** QUOTED TEXT **
_ _ _
Photo courtesy of: Russ College of Engineering Dr. Srdjan Nesic works with one of his students. Nesic received the 2018 Willis Rodney Whitney Award for his contributions to corrosion science and education.
Ohio University Russ Professor Srdjan Nesic, who is also the director of the Russ College of Engineering and Technology’s Institute for Corrosion and Multiphase Technology (ICMT), has received the prestigious 2018 Willis Rodney Whitney Award for his contributions to corrosion science and education.
Granted by the National Association of Corrosion Engineers (NACE), the award honors significant contributions to research and/or the prevention of corrosion.
"The Whitney Award recognizes Professor Nesic as an exemplar of excellence in engineering research – research that advances fundamental scientific understanding and also provides practical solutions to current and future challenges," said Valerie Young , associate professor and department chair of chemical and biomolecular engineering.
Corrosion science is concerned with the gradual decay of materials through slow chemical processes. According to Nesic, his work in particular is concerned with understanding and predicting corrosion in the oil and gas industry, for which he has clarified the impacts of carbon dioxide and hydrogen sulfide on the corrosion of pipeline steel. These acid gases, in combination with water that is present in the produced hydrocarbon fluids, can internally corrode the transport pipelines, leading to leakage and ultimately, environmental disasters and potential loss of life, he explained.
_ _ _
** COMPLETE THE FOLLOWING **
1. In the article about Srdjan Nesic's award, which organization grants the Willis Rodney Whitney Award?
2. Carry on the article about Srdjan Nesic's award, beginning right after its final sentence.
The listing that follows is not needed for anything here.

** DATA SEGMENT **
_ _ _
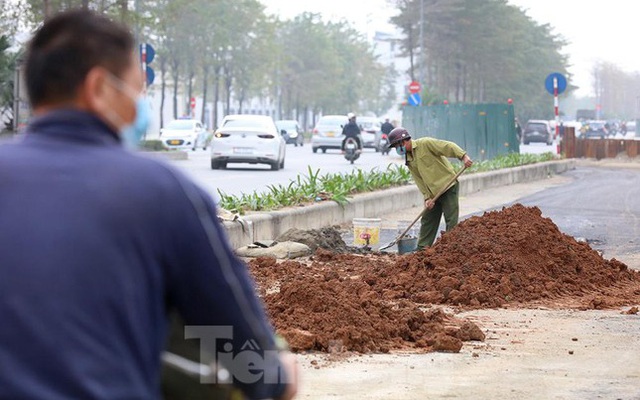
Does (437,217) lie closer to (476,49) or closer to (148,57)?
_ _ _
** ANSWERS FOR THE TASKS **
1. The National Association of Corrosion Engineers (NACE).

2.
“This is the highest honor I think anyone working with the very broad field of corrosion can ever get,” Nesic said. “What I think I have contributed over the years is to clarify the main effects of corrosion, to bring out the commonly accepted and reasonably well understood concepts and do away with the rest.”
Srdjan collaborates with faculty, staff, and colleagues at the Russ College’s Institute for Corrosion and Multiphase Technology, of which he has been director since 2002. He is responsible for obtaining more than $35 million in external research funding, almost all from private industry.
A fellow of NACE and associate editor of the CORROSION journal and Elsevier’s Corrosion Science Journal, he is also the author of articles in respected corrosion references Uhlig's Corrosion Handbook and Shriers's Corrosion.
He has also authored 18 articles in books, 123 peer-reviewed journal papers, 225 conference papers, and more than 50 scientific reports in the field of corrosion. In addition, he has served as principal adviser for more than 50 master’s and doctoral students, many of whom have moved on to become leaders in the oil and gas industry.
Aria Kahyarian, a chemical engineering Ph.D. candidate, said he is grateful for Nesic’s mentorship.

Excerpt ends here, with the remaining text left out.